> [Required task 1]:
In the passage on old RAID advice for SQL Server, which RAID level was recommended for the database files?
> [Required task 2]:
Pick up the passage on old RAID advice for SQL Server after its last sentence and continue it in the same voice.

[start Passage given]

For a few years nearly the entire field was trained on the same small knowledge set and many rules of thumb became de facto standards and much of the knowledge of the time was learned by rote and passed on mentor to intern in a cycle that moved much of the technical knowledge of 1998 into the unquestioned, set-in-stone processes of 2012.  At the time this was effective because the practices were relevant but that was fifteen years ago, technology, economics, use cases and knowledge have changed significantly since that time.

One of the best examples of this was the famous Microsoft SQL Server recommendation of RAID 1 for the operating system, RAID 5 for the database files and another RAID 1 for the logs.  This setup has endured for nearly the entire life of the product and was so well promoted that it has spread into almost all aspects of server design in the SMB space.  The use of RAID 1 for the operating system and RAID 5 for data is so pervasive that it is often simply assumed without any consideration as to why this was recommended at the time.

Let’s investigate the history and see why R1/5/1 was good in 1998 and why it should not exist today.  Keep some perspective in mind, the gap between when these recommendations first came out (as early as 1995) compared to today is immense.  Go back, mentally, to 1995 and think about the equivalent gap at the time.  That would have been like using recommendations in the early Internet age based on home computing needs for the first round of Apple ][ owners!  The 8bit home computer era was just barely getting started in 1978.  Commodore was still two years away from releasing their first home computer (the VIC=20) and would go through the entire Commodore and Commodore Amiga eras and go bankrupt and vanish all before 1995.  The Apple ][+ was still a year away.  People were just about to start using analogue cassette drives as storage.  COBOL and Fortran were the only series business languages in use.  Basically, the gap is incredible.  Things change.

[end Passage given]
[start Rows]

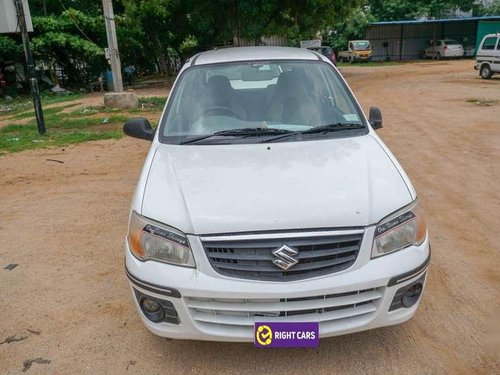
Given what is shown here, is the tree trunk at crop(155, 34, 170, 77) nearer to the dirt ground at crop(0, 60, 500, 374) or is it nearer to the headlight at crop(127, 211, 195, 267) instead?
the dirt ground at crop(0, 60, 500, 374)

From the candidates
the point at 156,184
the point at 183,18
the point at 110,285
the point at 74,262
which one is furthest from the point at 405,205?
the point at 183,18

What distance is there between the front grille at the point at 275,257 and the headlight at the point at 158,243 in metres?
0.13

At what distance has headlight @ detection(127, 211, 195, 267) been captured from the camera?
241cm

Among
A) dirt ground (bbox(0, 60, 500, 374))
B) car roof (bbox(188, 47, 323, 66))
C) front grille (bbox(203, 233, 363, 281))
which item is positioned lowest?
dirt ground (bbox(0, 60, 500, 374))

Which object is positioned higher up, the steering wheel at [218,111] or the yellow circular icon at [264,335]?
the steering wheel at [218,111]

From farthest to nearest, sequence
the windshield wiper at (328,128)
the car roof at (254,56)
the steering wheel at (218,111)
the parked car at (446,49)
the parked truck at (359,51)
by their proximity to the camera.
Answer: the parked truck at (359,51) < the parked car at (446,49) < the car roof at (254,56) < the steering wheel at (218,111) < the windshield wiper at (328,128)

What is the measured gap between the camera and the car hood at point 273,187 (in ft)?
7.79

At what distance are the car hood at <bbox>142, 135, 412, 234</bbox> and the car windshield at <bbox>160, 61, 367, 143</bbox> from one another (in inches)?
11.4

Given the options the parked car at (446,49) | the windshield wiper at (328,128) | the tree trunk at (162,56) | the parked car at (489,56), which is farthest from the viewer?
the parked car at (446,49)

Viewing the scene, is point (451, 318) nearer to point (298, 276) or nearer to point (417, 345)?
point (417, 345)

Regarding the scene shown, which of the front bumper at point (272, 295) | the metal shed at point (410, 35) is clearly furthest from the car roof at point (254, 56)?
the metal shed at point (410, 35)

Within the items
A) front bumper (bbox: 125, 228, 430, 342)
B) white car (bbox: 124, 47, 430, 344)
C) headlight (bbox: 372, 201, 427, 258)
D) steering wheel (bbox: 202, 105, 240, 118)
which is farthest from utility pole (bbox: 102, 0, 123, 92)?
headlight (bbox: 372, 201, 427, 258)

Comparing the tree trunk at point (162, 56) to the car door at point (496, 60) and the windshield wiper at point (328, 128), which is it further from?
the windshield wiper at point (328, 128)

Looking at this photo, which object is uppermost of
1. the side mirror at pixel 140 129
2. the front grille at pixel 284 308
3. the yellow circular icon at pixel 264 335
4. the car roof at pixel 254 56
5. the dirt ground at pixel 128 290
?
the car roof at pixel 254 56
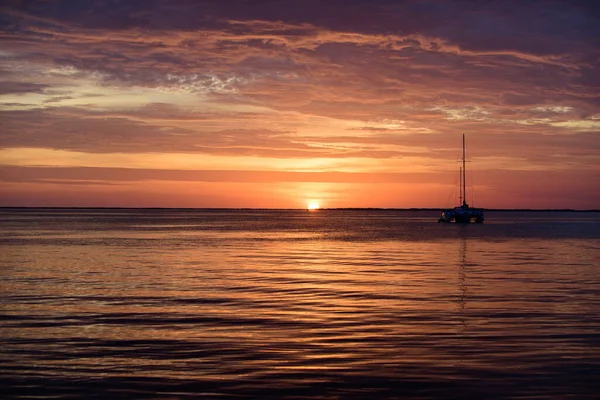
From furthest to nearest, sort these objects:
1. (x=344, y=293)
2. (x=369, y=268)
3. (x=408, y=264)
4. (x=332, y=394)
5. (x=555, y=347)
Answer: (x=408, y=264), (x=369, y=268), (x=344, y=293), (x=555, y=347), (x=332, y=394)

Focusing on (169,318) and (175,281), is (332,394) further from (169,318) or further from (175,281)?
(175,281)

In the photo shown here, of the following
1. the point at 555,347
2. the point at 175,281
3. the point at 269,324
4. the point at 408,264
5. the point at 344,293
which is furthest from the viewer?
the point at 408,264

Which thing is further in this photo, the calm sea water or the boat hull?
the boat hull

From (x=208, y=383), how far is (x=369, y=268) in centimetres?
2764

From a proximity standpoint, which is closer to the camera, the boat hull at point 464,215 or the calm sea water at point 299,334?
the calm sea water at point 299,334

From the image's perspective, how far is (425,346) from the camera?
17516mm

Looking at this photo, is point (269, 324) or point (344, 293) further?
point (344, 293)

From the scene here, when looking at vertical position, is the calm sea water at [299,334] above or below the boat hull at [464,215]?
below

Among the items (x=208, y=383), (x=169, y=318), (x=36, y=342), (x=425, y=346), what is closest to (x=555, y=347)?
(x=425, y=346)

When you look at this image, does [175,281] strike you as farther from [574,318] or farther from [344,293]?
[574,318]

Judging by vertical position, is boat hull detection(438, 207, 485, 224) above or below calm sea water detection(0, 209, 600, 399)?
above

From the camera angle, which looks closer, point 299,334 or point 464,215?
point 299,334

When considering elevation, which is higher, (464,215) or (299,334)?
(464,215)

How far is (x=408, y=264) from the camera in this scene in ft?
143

[end Rows]

> [Task answer 1]:
RAID 5.

> [Task answer 2]:
First, we need to look at the factors that existed in the late 1990s that created the need for our historic setup.

  1. Drives were small, very small.  A large database array might have been four 2.1GB SCSI drives in an R5 array for just ~6GB of usable storage space on a single array.  The failure domain for parity RAID failure was tiny (compared to things like URE fail rates.)
  2. Drive connection technologies were parallel and slow.  The hard drives of the time were only slightly slower than drives are today but the connection technologies represented a considerable bottleneck.  It was common to split traffic to allow for reduced bus bottlenecks.
  3. SCSI drive technology was the only one used for servers.  The use of a PATA (IDE it was called at the time) in a server was unthinkable.
  4. Drives were expensive per gigabyte so cost savings was the key issue, while maintaining capacity, for effectively all businesses.
  5. Filesystems were fragile and failed more often than drives.
  6. Hardware RAID was required and only basic RAID levels of 1 and 5 were commonly available.  RAID 6 and RAID 10 were years away from being accessible to most businesses.  RAID 0 is discounted as it has no redundancy.
  7. Storage systems were rarely, if ever, shared between servers so access was almost always dedicated to a single request queue.
  8. Storage caches were tiny or did not exist making drive access limitations pass directly onto the operating system.  This meant having different arrays with different characteristics to handle different read/write or random/sequential access mixes.
  9. Drive failure was common and the principle concern of storage system design.
  10. Often drive array size was limited by physical limitations so often array splitting decisions were made out of necessity, not choice.
  11. A combination of the above factors meant that RAID 1 was best for some parts of the system where small size was acceptable and access was highly sequential or write heavy and RAID 5 was best for others where capacity outweighed reliability and where access was highly random and read heavy.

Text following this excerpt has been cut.